| Input |
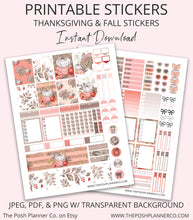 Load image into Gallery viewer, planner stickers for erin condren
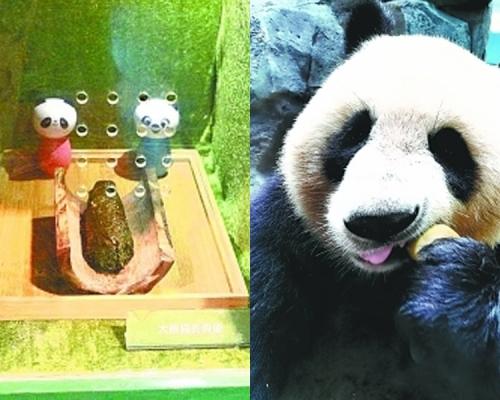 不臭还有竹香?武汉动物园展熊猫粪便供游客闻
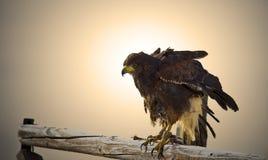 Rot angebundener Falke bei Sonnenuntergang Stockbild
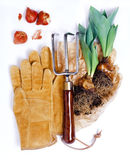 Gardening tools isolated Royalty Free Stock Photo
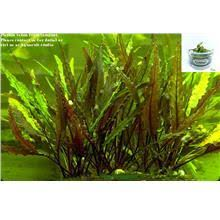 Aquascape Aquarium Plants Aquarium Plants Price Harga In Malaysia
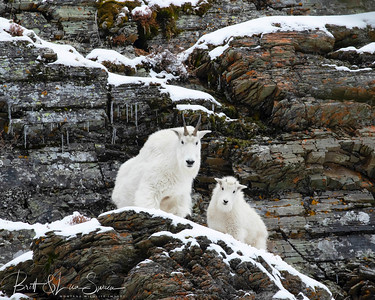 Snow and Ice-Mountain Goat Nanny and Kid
==
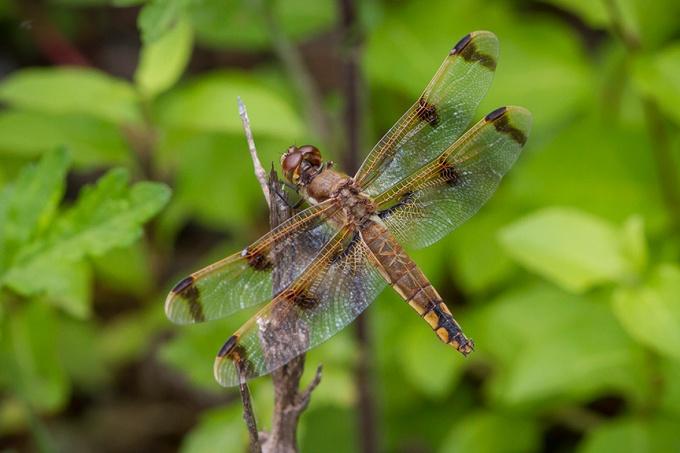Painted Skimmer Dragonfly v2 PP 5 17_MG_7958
---
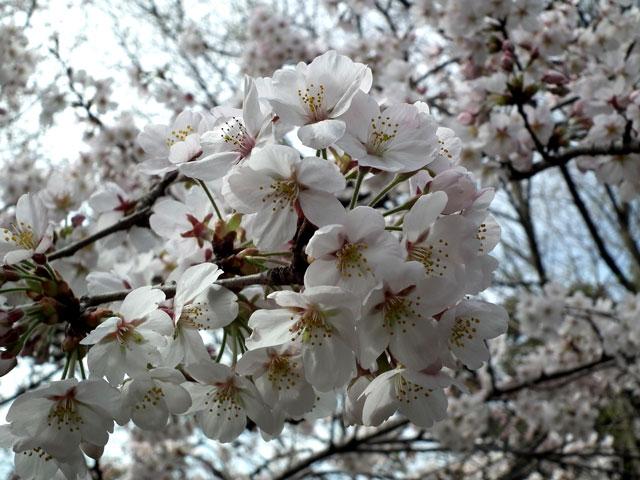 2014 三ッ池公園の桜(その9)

| Work to complete |
Copy nothing but the lines above that run from the one with "Load image into" to the one with "Snow and Ice-Mountain Goat Nanny and Kid", ends included; pictures stay out.

| Expected answer |
 Load image into Gallery viewer, planner stickers for erin condren
 不臭还有竹香?武汉动物园展熊猫粪便供游客闻
 Rot angebundener Falke bei Sonnenuntergang Stockbild
 Gardening tools isolated Royalty Free Stock Photo
 Aquascape Aquarium Plants Aquarium Plants Price Harga In Malaysia
 Snow and Ice-Mountain Goat Nanny and Kid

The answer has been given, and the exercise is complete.